Amandine CADIAU, en poste jusqu’ici à la King Abdullah University of Science and Technology (Arabie Saoudite), intègre l’UMR ICGM (UM-CNRS-ENSCM) le projet  APPAT : Purification de l’air par de nouveaux absorbants hybrides dans le cadre du programme prioritaire de recherche sur la lutte contre le changement climatique MOPGA.  Le projet a été officiellement lancé le 15 avril dernier.

Précédemment chercheuse à la King Abdullah University of Science and Technology, Arabie Saoudite (depuis septembre 2013), Amandine CADIAU est spécialiste de la synthèse et caractérisation de matériaux innovants de type MOFs (metallic organic framework).

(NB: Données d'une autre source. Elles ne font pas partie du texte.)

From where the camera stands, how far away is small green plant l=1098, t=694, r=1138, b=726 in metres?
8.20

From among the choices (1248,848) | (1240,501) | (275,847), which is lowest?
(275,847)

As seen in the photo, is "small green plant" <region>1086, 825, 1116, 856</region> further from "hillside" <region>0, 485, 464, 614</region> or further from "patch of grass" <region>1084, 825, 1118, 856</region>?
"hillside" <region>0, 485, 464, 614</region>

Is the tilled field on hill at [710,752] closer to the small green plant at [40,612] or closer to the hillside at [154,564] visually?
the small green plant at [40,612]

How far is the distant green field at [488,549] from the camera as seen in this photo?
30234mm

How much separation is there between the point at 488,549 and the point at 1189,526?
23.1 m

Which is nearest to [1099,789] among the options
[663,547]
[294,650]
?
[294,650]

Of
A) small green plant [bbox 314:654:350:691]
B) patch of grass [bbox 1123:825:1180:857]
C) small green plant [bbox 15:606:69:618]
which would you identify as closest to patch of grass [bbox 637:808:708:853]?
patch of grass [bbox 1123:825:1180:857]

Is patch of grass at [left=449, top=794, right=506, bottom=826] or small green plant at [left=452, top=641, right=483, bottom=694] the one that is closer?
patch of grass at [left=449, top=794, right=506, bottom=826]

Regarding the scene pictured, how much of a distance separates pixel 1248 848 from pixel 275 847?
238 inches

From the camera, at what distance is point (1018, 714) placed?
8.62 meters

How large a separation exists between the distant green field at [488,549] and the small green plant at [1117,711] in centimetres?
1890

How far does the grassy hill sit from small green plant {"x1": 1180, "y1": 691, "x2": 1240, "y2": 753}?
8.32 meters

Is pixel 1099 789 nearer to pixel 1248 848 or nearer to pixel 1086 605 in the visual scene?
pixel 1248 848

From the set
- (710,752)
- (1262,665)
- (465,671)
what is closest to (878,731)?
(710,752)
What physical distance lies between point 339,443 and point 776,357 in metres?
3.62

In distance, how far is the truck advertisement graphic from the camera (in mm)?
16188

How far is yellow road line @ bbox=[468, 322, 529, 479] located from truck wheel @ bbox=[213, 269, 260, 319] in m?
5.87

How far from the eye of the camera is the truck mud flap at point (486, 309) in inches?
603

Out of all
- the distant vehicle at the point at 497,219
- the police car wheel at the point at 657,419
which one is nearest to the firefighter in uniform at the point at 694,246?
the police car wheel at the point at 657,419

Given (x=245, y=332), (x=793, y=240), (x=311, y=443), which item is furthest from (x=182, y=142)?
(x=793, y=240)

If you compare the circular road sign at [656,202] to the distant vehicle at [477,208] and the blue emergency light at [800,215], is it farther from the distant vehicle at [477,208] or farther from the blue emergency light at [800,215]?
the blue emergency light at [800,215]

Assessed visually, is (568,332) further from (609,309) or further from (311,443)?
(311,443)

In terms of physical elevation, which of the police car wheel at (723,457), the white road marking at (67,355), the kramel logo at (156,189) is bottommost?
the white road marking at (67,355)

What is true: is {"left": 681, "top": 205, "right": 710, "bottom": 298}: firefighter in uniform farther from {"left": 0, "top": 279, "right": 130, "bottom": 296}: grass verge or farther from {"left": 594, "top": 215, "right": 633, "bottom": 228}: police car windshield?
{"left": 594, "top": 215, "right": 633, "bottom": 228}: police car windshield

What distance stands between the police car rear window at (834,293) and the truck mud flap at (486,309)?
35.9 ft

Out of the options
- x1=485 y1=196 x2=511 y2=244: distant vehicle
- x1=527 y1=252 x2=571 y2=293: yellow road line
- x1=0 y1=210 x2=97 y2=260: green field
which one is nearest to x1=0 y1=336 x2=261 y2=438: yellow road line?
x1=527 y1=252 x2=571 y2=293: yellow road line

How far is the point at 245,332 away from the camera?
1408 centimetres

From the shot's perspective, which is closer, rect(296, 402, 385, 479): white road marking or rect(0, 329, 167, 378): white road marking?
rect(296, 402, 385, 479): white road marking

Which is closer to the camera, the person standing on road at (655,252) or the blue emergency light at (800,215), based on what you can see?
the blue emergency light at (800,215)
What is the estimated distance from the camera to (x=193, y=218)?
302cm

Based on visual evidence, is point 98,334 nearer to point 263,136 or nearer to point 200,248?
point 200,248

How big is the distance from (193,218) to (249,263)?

Elle a soutenu sa thèse de doctorat au Mans (2010), puis a exercé en tant que post-doctorante successivement à la Technische Universität, Dresden (Allemagne), à l’Université d’Aveiro (Portugal) et à l’Institut Lavoisier de Versailles (France). En Arabie saoudite elle a notamment travaillé sur un projet financé par ARAMCO (compagnie nationale saoudienne d’hydrocarbures), visant à utiliser ces nouveaux matériaux poreux pour leurs propriétés sur la purification du gaz naturel, avant de lancer un projet en collaboration avec la prestigieuse Université GeorgiaTech.

  • 22 publications
  • 4 brevets :
    • Adsorbants comprenant des matériaux hybrides organique-inorganique nano poreux pour la sorption de l’eau ;
    • Plates-formes métalliques organiques absorbantes pour l’élimination du CO2 et du H2S du gaz naturel ;
    • Armatures métalliques organiques Ni-M F6-H2O/Onpyrazine2(solvant)x très stables et méthodes d’utilisation ;
    • Charpentes métalliques organiques très stables

En juin 2009, elle a obtenu le 2ème prix de communication de l’Ecole doctorale Matière, Molécules et Matériaux (Angers, France) et en novembre 2011, le « Prix de thèse, mention Chimie » de l’Association Française de Cristallographie.

Le programme MOPGA, lancé par le Président de la République en 2017, récompense des projets de très haut niveau scientifique touchant des sujets liés aux changements climatiques et planétaires (climat, énergie, sciences de la Terre et de l’environnement…). Il s’adresse à des chercheurs ne résidant pas sur le territoire national, désirant développer leur projet de recherche en France, en collaboration avec des partenaires français.

Outre l’apport des tutelles et le soutien de la région Occitanie qui intervient à hauteur de 50% de l’engagement de l’Etat sur les projets labélisés MOPGA, le projet bénéficiera d’un financement de l’I-SITE MUSE pour le recrutement d’Abdelali Aki en contrat de post-doctorat d’un an à partir de septembre 2019.